Speaking at the DICE convention in Las Vegas today, Crowle talked about "using the ordinary to create extraordinary." Tearaway, one of Polygon's top ten games of 2013, takes place in a world made of paper and utilizes many of PlayStation Vita's hardware functionality like the camera and back touchpad.
"We try to merge the player's world with the world that they are playing with, to make something interesting out of the mundane," said Crowle. "We used paper but there are a lot of other materials available and I am sure players are delighted by them, rather than just another slippy-slidey world."
In Tearaway, players can reach into the world with their fingers, using the back touchpad. They can create paper artifacts in the world, like an custom crown for a squirrel. They can insert themselves using the Vita's camera. Achievements can be printed out in the real world, as paper models.
Crowle said he and the team were inspired by cinematic adventures like Time Bandits and Labyrinth which began in mundane settings like bedrooms but soon stretched out into colorful fantasy worlds.
"The best dreams are based in reality," he said. "Having a realistic core makes the fantasy feel more engaging."
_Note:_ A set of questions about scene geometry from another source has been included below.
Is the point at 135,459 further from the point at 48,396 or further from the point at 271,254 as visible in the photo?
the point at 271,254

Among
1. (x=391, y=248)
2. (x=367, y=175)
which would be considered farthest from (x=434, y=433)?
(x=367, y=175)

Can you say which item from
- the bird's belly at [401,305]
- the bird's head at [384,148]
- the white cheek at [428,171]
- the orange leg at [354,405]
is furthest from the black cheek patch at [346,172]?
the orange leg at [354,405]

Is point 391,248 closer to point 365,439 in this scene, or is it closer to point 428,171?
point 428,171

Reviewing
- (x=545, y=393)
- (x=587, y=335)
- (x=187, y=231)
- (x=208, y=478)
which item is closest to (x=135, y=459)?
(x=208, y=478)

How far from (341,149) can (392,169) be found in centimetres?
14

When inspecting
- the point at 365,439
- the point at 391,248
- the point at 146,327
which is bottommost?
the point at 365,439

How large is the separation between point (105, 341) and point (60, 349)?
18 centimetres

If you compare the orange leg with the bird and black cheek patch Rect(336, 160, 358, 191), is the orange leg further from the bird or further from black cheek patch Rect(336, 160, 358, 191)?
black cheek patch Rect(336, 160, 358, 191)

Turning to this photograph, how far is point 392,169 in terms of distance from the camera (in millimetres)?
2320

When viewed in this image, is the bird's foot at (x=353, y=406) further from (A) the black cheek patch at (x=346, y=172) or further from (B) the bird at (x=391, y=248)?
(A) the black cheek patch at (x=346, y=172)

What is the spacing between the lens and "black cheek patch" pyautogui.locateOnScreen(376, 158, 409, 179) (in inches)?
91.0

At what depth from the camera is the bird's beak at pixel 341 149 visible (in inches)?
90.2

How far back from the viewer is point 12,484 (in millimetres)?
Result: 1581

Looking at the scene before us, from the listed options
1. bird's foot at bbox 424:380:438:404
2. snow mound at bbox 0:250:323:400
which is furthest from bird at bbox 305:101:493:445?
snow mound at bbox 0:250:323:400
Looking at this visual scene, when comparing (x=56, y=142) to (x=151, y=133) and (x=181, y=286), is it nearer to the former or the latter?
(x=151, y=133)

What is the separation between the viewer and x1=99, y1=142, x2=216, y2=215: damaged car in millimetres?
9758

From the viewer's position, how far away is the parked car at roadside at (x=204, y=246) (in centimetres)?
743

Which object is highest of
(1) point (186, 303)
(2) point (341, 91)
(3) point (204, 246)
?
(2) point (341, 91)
In designing Tearaway, Media Molecule was searching for a realistic element on which to base the game. Their office desks and walls became filled with paintings, drawings and plans for concept art.
"It took us a while to understand that the thing we were looking for was right in front of us," he said. "The physical form of all the paper was more interesting than the art itself, so paper became the element that we decided to build the game on. Something realistic and familiar."
He said that "the real became surreal," adding, "your average piece of paper is pretty dull, just like any material that allows for personal expression. It is just waiting to be transformed." The team focused on ways paper is used creatively, to build models and figures.
"You can find all sorts of ways to interact and touch and fold the world," he said. "We could literally tear a hole in the fourth wall."